Nach Berichten aus der Versammlung des sechsten Wahlkreises ist die Antwort der Pressekommission an den Genossen Ledebour nur teilweise vorgetragen worden. Demgegenüber sehen wir uns veranlasst, unseren damaligen Bescheid im Wortlaut zu veröffentlichen und überlassen es den Genossen Berlins, sich ein Urteil zu bilden.

„Laut Beschluss und Aufruf der Pressekommission in Nr. 269 des Vorwärts vom 17. November v. J. sind in Gemäßheit des § 17a des Organisationsstatutes der Partei alle Wünsche und Beschwerden über den Vorwärts fortan stets in erster Reihe an die, von den Parteigenossen Berlins erwählte Pressekommission zu richten. Erst wenn diesem berechtigten Verlangen keine Abhilfe schaffen kann, wäre die Öffentlichkeit damit zu befassen.

Die Pressekommission kann Ihnen keine Ausnahme von diesen im Interesse der Partei gegebenen Bestimmungen zubilligen und bedauern wir es aufs ernstlichste, das Sie den Widerstreit in die Parteipresse hineingetragen, ohne vorher den für jeden organisierten Genossen maßgeblichen Weg zu beschreiten – Schon aus diesem Grunde wurde der einstimmige Beschluss gefasst, Ihren Artikel die Aufnahme zu verweigern.

Wir waren ferner der Ansicht, dass die Redaktion des Vorwärts nur im Interesse der Partei handelt, wenn sie jetzt, bei bevorstehender Reichstagswahl, derartige Polemiken auf das allernotwendigste Maß beschränkt. – Die Pressekommission konnte nicht finden, dass Sie persönlich angegriffen seien, noch viel weniger, dass es nützlich und ersprießlich wäre, den Artikel, der nur Ihre persönlichen Anschauungen über einige taktische Fragen widerspiegelt, grade jetzt in solcher Breite abzudrucken; dass es vielmehr höchste Zeit sei, die Diskussion über die nun einmal im dritten Berliner Reichstagswahlkreise feststehende Kandidatur zu schließen und nicht die trennenden, sondern nunmehr die einigenden Momente hervorzukehren.

Wir ersehen in der uns übermittelten Veröffentlichung Ihres Artikels in der Sächs.
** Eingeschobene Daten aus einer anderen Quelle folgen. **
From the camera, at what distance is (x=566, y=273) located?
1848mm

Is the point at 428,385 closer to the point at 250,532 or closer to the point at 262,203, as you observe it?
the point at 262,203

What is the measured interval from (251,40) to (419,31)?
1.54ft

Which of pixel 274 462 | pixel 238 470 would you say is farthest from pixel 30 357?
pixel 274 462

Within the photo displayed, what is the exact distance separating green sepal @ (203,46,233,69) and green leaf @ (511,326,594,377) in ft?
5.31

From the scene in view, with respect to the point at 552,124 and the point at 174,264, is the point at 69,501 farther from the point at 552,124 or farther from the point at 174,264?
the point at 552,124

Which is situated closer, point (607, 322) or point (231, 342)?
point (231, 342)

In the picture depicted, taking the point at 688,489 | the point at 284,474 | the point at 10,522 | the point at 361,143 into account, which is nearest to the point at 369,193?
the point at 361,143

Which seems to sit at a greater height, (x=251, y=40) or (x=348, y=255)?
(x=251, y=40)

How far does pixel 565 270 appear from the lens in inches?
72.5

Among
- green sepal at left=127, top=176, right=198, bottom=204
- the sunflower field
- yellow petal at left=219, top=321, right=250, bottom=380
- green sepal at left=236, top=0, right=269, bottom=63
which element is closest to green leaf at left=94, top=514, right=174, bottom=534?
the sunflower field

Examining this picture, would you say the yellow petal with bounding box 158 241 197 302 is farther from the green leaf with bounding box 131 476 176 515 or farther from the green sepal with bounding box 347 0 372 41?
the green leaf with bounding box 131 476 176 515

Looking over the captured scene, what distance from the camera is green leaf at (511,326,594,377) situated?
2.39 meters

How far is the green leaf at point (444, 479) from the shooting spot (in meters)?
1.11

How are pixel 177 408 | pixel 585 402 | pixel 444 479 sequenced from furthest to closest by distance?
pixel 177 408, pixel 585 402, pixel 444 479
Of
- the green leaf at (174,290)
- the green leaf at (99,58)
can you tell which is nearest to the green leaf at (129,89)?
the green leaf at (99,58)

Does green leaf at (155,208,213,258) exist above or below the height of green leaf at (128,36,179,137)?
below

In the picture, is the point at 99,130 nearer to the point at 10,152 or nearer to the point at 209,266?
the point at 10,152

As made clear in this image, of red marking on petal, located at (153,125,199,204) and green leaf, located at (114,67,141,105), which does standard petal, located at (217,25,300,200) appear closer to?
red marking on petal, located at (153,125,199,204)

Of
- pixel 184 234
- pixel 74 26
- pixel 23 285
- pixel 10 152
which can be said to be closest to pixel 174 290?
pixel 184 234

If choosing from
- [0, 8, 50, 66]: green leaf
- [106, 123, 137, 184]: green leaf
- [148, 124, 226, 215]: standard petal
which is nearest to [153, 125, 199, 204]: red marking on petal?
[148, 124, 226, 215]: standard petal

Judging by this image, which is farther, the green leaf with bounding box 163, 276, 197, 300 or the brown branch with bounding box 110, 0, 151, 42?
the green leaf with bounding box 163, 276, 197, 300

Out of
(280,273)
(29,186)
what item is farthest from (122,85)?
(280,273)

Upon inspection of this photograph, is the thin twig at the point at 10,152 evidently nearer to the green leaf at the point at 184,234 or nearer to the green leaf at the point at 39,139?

Arb.-Ztg. keinerlei Vorteil für die Partei, halten daher auch den gewünschten weiteren Abdruck im Vorwärts nicht für nötig und lehnt deshalb die Berliner Pressekommission wie schon bemerkt, Ihre Beschwerde einstimmig ab.“

Die Pressekommission
 

Dazu schreibt uns Genosse G. Ledebour:

Die Berliner Pressekommission glaubt mich zensieren zu können, weil ich „den Widerstreit in die Parteipresse hineingetragen“ und weil ich nicht den vorgeschriebenen Instanzenweg eingeschlagen hätte. Die Kommission irrt in ihren gesamten Voraussetzungen: der Streit wurde in die Parteipresse hineingetragen durch die Veröffentlichung des Auszuges aus der Heineschen Rede durch den Vorwärts, der bekanntlich auch zur Parteipresse gehört. Dieser Auszug enthielt einen persönlichen Angriff auf mich. Die Anzweiflung dieser Tatsache durch die Kommission noch ausdrücklich zu widerlegen, überhebt mich der klare Wortlaut der Veröffentlichung des Vorwärts. Auf einen öffentlichen Angriff sofort öffentlich zu reagieren, ist das gute Recht eines jeden. Der richtige Ort für [die Reaktion auf] einen Angriff durch die Presse ist die Presse. Weigert sich das angreifende Blatt zur Aufnahme eines Abwehrartikels, so ergibt sich naturgemäß die Zuflucht zu einem anderen Blatte der Partei. Das schließt durchaus nicht die Beschwerde bei der Kommission aus, oder umgekehrt. Beides sind parallele Aktionen. Da ich obendrein sechs Tage auf die Antwort der Pressekommission warten musste, wäre meine Erwiderung umso mehr verspätet worden. Das Partei-Statut verleiht nun der Berliner Pressekommission nur die Aufsicht über den Vorwärts, aber weder ein Zensoramt über die öffentliche Tätigkeit der Parteigenossen Berlins noch über die übrigen Parteizeitungen. Meine Veröffentlichung in der Sächs. Arbeiterzeitung war zunächst meine eigene Angelegenheit und die der Redaktion dieses Blattes. In zweiter Linie hat sich unter Umständen die Dresdner Pressekommission, eventuell auch der Parteitag damit zu befassen, der Berliner Pressekommission steht da keine Einrede zu. Der Versuch einer Kompetenzerweiterung muss energisch zurückgewiesen werden.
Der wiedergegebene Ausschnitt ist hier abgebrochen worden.